The brainstorming process always begins with promise. People sit around a conference room table kicking around potential ideas, and everything seems plausible.
Let’s create an infographic to show off our recent study, says the ambitious manager.
Sounds good, says the eager junior marketer.
Even though the project begins with the best intentions, challenges start to get in the way. Deadlines are pushed, messaging changes, another stakeholder doesn’t like the project. Things go wrong, and the once promising infographic dies in development. In large organizations, it’s even possible for completed content to sit unused because of bad communication.
At some point, your company will create content that never gets used; that’s a fact of business. That wasted content may even be out of your control.
But teams shouldn’t be complacent about content projects gone wrong. Every hour spent on a wasted piece of content adds up. When you account for the time of all the employees involved, the cost of software used to create the content, and the opportunity cost of not doing something else more productive, wasted content can be a massive weight on a team’s budget.
According to B2B analyst firm SiriusDecisions, 65 percent of content never goes public because it is either unusable (37 percent) or unfindable (28 percent). If you dissect these numbers to try to understand what’s causing these issues, the pie chart looks something like this:
There’s one buzzword at the root of most of these problems: alignment.

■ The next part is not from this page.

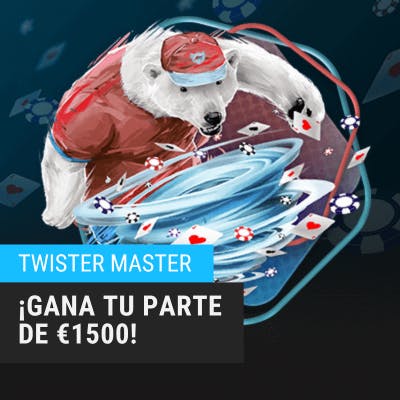 Coolbet Twister Master Promotion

Somewhere along the way, the creative process breaks down because of organizational silos. Perhaps the content team doesn’t understand customer pain points, so they create sales enablement content that doesn’t fit with what salespeople need. Or the content team produces an article for customer success, but customer success doesn’t have an easy way to access it.

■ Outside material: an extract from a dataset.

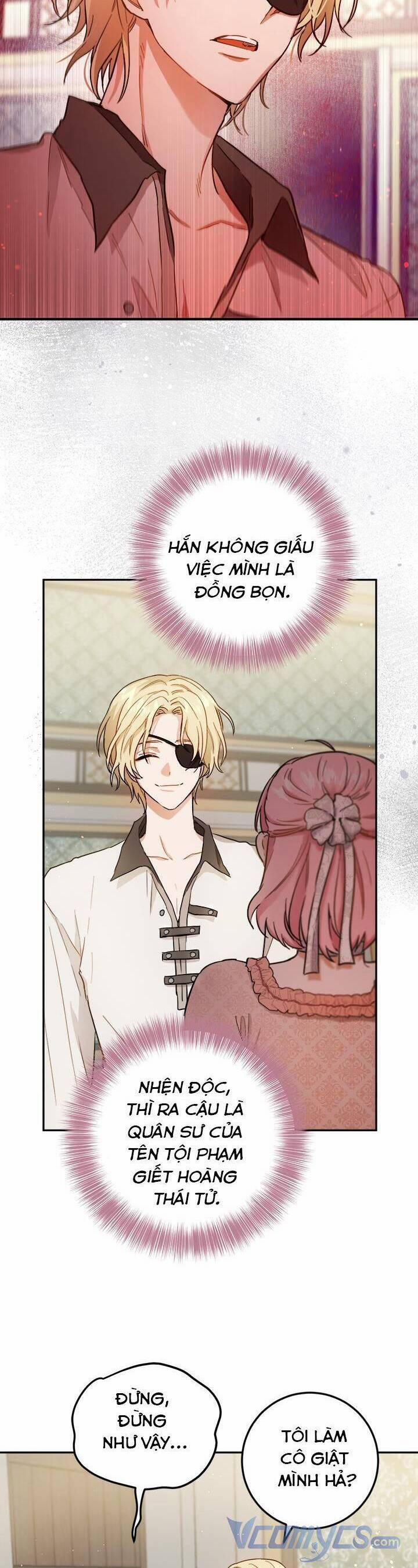 Cuộc Sống Mới Của Công Nương 58 trang 15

This lack of organizational alignment is endemic. Seventy percent of senior marketers describe their content process as “middling” or worse, according to a recent Contently survey. SiriusDecisions reports that enterprise B2B organizations spend roughly twice what they think they do on content. When you consider that roughly 30 percent of a brand’s marketing budget goes toward content—and that these brands are producing more content than ever to meet digital demands—it’s clear that marketing teams are making a very costly mistake.

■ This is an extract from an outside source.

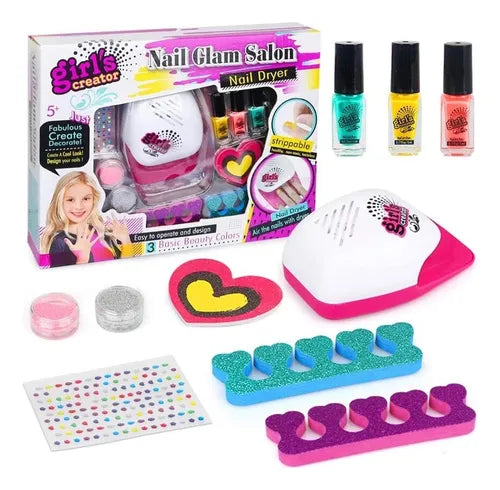 Nail Glam Salon PORFYDYA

In its study “Establishing and Enriching the Content Supply Chain,” CMO Council summed up the issue well: “While content is the backbone of nearly every aspect of the customer journey, organizations are still failing to give it the attention it deserves.” Seventy-five percent of marketing teams don’t have a formalized approach to the content ecosystem. And while 98 percent of marketers believe “having and following” a content strategy is “important for content marketing success,” only 37 percent have a documented strategy.
Teams shouldn’t be complacent about content projects gone wrong.
So what’s the solution to avoiding wasted content?
For one, enterprise companies need to consider changing the way they create content as part of their organization’s larger digital transformation. Producing work ad hoc on Microsoft Word or Google Documents won’t cut it.
Teams also need to develop a framework for creating and distributing content to the right audience, both internally and externally. That means setting data-driven goals, consistently reviewing what works and what doesn’t, and using an agile approach to strategy. If you’re producing sales enablement content, for instance, you’ll want to track what content leads to converted opportunities. You could also refresh evergreen content so it’s readily available for quick and easy updating should your strategy change. Most of all, teams need a centralized location to manage every facet of their content process.
Some companies may struggle to adapt to this new reality. But for savvy businesses to get ahead, now’s the time to stop wasting time and money on unused content.